SINGAPORE - Second Manpower Minister Josephine Teo gave little away when asked by reporters on Tuesday (April 17) about the possibility of her rising to helm the ministry.
She, however, noted her long years working on manpower issues, saying: "When it comes to (the Manpower Ministry) I have a much longer engagement because I did spend quite a number of years in the labour movement."
Mrs Teo, who joined the Ministry of Manpower (MOM) last May, was assistant secretary-general at the National Trades Union Congress (NTUC) from 2007 to 2011.
The Straits Times had reported on Saturday that Manpower Minister Lim Swee Say is expected to step down in the upcoming Cabinet reshuffle, with Mrs Teo likely to take over.
Ms Teo, who is also Minister in the Prime Minister's Office and Second Minister for Home Affairs, made these comments to reporters even as she stressed that she found the work at all three ministries meaningful.
A Cabinet reshuffle is imminent and with a smile, she told the reporters at a roadshow on government job schemes to be patient.
"I don't think we have to wait very much longer till the Cabinet reshuffle is announced, and we just have to be a little bit more patient, we will come to that."
Meanwhile, Mrs Teo spoke glowingly of Mr Lim, who was NTUC's secretary-general from 2007 to 2015.

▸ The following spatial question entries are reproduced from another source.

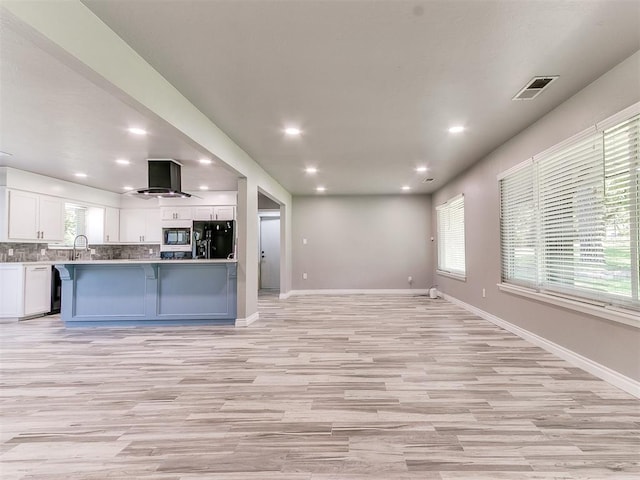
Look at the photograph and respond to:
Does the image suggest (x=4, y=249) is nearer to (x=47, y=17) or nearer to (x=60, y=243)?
(x=60, y=243)

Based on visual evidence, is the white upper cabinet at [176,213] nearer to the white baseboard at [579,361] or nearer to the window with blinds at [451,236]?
the window with blinds at [451,236]

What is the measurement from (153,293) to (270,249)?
4.66 metres

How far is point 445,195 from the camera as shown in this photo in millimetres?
7078

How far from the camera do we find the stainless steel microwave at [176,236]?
7.69 metres

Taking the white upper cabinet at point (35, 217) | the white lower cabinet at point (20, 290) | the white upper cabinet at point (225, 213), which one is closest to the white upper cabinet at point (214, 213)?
the white upper cabinet at point (225, 213)

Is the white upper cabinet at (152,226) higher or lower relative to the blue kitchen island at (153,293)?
higher

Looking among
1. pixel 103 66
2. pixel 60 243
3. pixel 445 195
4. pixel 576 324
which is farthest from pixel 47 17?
pixel 445 195

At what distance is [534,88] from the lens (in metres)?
2.85

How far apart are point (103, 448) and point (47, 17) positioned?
7.62 ft

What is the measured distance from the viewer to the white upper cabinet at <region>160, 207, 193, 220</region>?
25.4 ft

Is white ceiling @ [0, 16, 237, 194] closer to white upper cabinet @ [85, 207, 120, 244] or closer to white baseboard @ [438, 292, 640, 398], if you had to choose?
white upper cabinet @ [85, 207, 120, 244]

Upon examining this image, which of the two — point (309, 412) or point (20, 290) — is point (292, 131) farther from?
point (20, 290)

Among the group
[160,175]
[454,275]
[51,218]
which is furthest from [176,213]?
[454,275]

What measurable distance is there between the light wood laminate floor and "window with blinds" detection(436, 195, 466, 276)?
102 inches
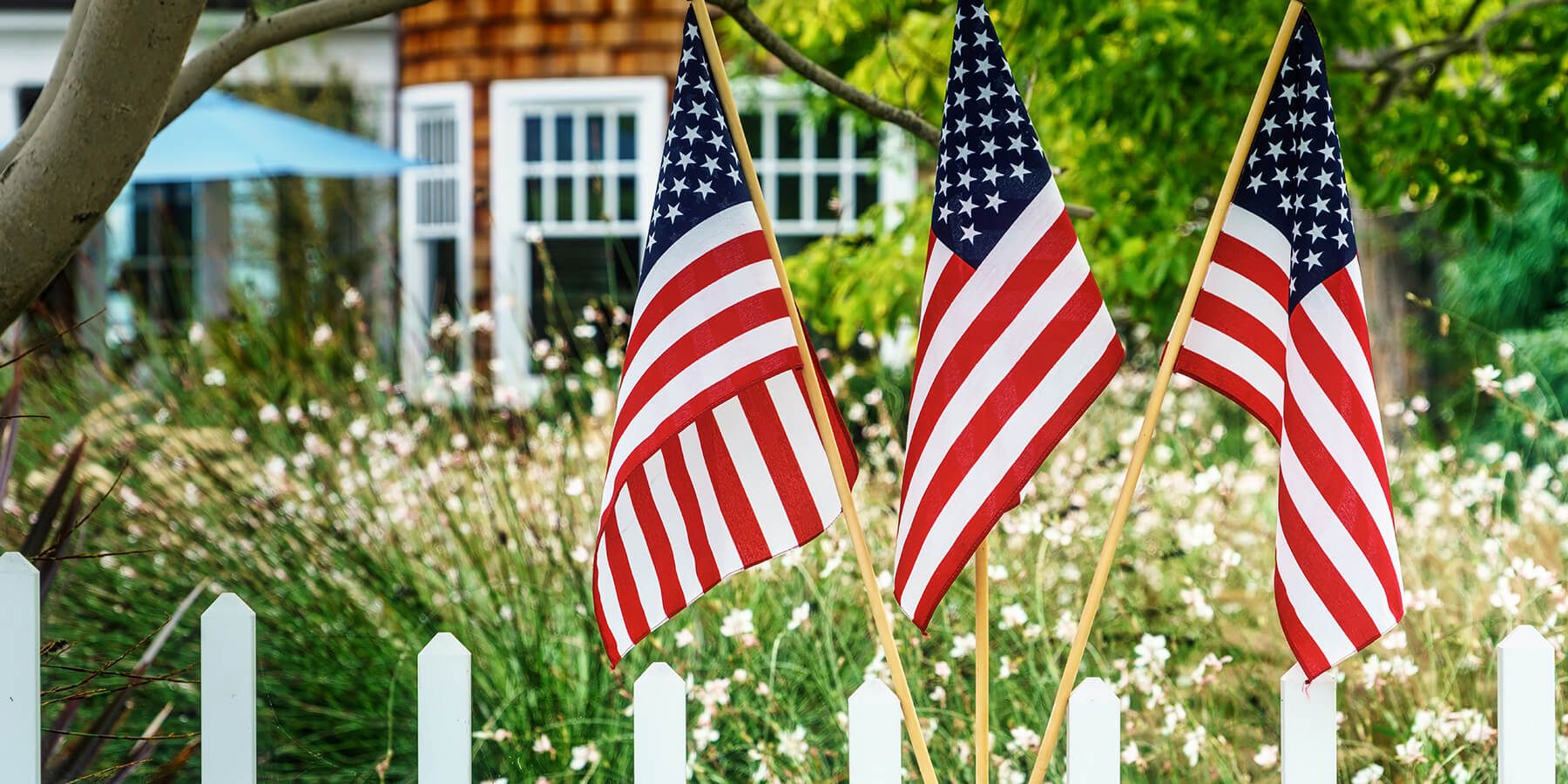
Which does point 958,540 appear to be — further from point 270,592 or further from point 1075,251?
point 270,592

Breaking into Mandarin, she said: "Mr Lim is a good minister and a rare breed, given his energy and his many years of experience in the labour movement."

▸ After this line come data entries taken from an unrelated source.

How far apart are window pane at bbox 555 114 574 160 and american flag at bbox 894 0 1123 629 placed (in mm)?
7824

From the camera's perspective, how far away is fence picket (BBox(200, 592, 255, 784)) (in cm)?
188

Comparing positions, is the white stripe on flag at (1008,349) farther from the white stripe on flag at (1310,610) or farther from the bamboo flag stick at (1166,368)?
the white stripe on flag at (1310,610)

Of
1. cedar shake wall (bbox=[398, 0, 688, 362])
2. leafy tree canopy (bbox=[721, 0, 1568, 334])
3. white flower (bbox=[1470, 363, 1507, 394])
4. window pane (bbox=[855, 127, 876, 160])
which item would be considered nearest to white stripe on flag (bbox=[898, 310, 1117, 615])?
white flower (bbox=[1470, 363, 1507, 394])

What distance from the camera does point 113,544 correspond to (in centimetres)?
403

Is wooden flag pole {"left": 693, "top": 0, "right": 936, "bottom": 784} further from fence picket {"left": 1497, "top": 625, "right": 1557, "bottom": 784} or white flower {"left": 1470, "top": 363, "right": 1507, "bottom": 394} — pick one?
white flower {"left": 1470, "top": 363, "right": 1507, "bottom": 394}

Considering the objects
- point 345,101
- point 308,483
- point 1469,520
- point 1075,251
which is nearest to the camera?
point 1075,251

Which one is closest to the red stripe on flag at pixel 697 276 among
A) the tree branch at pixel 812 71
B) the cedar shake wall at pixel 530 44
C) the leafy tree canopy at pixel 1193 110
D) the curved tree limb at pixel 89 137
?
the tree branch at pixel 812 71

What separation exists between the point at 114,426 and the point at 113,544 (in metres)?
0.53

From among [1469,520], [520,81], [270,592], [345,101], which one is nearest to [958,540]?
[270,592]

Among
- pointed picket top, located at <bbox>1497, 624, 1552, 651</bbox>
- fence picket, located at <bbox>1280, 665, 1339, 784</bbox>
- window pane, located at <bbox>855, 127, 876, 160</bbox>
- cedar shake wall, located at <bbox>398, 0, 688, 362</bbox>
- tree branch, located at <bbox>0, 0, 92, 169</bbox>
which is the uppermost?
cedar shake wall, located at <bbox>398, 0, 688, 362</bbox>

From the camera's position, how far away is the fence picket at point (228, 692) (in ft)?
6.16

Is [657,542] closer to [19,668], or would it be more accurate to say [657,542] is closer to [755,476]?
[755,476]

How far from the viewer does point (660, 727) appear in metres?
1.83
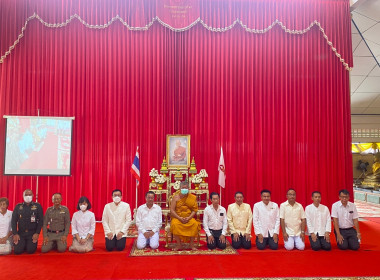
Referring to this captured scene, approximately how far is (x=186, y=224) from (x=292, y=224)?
136 centimetres

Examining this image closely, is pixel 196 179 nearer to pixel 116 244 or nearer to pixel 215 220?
pixel 215 220

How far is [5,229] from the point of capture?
4000 millimetres

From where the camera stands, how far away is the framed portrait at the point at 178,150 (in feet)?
19.8

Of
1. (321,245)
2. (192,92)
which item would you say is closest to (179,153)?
(192,92)

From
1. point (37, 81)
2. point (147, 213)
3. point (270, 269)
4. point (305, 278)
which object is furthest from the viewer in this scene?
point (37, 81)

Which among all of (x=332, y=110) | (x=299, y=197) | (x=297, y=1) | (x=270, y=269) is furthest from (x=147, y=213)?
(x=297, y=1)

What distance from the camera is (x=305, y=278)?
3150 mm

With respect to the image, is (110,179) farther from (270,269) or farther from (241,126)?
(270,269)

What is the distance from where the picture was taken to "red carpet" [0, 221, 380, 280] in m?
3.29

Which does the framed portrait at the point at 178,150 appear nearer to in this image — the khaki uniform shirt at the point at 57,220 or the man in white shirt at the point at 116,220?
the man in white shirt at the point at 116,220

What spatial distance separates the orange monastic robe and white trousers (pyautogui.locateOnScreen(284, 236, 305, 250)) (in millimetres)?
1120

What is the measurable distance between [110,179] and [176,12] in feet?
10.9

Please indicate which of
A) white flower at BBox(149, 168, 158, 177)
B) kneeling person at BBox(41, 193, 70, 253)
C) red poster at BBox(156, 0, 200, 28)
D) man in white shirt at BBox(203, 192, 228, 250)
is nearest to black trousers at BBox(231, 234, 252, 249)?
man in white shirt at BBox(203, 192, 228, 250)

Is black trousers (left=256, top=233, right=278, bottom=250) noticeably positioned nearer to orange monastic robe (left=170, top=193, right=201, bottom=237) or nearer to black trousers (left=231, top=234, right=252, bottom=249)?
black trousers (left=231, top=234, right=252, bottom=249)
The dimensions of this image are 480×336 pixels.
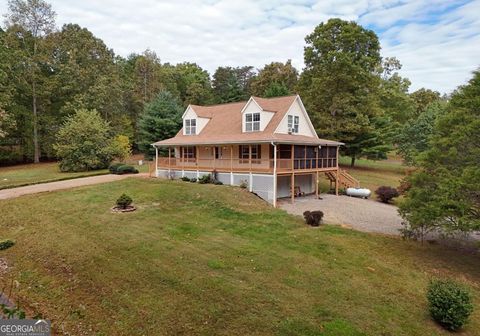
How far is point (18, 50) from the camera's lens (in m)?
37.9

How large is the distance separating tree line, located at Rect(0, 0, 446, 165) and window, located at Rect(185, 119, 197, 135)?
12670mm

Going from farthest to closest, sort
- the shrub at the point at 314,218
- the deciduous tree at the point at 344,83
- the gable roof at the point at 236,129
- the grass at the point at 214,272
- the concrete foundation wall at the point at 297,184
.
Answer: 1. the deciduous tree at the point at 344,83
2. the concrete foundation wall at the point at 297,184
3. the gable roof at the point at 236,129
4. the shrub at the point at 314,218
5. the grass at the point at 214,272

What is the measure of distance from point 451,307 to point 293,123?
726 inches

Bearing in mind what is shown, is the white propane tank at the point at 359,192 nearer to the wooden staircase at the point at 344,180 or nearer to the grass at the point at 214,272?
the wooden staircase at the point at 344,180

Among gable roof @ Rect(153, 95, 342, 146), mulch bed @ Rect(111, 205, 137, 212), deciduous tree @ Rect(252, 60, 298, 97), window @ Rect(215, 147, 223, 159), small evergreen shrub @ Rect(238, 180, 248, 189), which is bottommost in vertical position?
mulch bed @ Rect(111, 205, 137, 212)

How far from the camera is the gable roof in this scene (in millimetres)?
22297

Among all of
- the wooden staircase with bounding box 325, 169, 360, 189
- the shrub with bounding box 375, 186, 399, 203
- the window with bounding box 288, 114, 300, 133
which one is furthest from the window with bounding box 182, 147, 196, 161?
the shrub with bounding box 375, 186, 399, 203

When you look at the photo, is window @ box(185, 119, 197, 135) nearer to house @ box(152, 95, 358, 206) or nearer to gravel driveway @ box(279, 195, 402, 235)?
house @ box(152, 95, 358, 206)

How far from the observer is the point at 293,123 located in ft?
83.5

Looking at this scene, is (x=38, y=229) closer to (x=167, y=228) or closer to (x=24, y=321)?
(x=167, y=228)

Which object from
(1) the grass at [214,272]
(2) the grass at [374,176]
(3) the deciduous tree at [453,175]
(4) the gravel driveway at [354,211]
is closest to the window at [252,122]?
(4) the gravel driveway at [354,211]

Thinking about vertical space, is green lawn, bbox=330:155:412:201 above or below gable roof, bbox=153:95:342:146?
below

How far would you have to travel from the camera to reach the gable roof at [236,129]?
2230cm

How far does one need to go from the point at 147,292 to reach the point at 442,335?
27.8ft
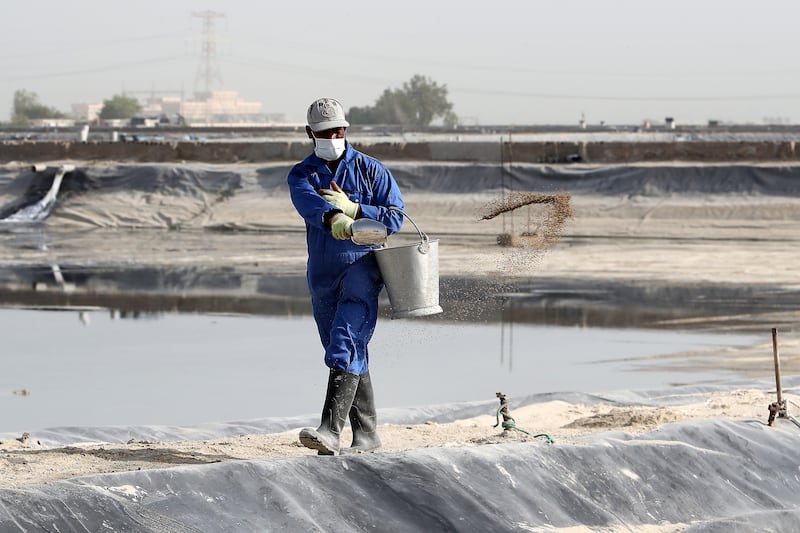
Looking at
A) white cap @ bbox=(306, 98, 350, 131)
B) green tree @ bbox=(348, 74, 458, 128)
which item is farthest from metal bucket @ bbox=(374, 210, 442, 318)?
green tree @ bbox=(348, 74, 458, 128)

Continuing in English, she added: "We have worked together for many years, since about 20 years ago in the Economic Development Board, then in the labour movement.
" Finally we were matched in MOM again, and I feel that we work together very well, and happily."
Asked about her role in shaping the President's Address and ministry's addenda, which will be delivered when Parliament reconvenes next month (May), she stressed it was a team effort.
Prime Minister Lee Hsien Loong had said the President's Address, which will set the agenda for the rest of the term, will be drafted by the fourth-generation ministers.
Said Mrs Teo: "It's certainly a collective effort, and where MOM is concerned, the top issue Singaporeans want to know is what kind of future will it be for working Singaporeans.
"Will we be able to get better jobs, will we be able to earn higher incomes, will we be able to find a workforce that is more inclusive and will we be able to find workplaces that are more progressive? Will we have security in retirement?
"Those are the areas that people are very interested in and, of course, we will want to articulate how we hope to be able to achieve this," she said. Mrs Teo also highlighted how various agencies work together in tackling issues.
"For example, MOM works on raising the bar in terms of helping workers to access job opportunities, but the career opportunities and the better jobs must first be created. And for that, we need our economic agencies to lead the way," she said.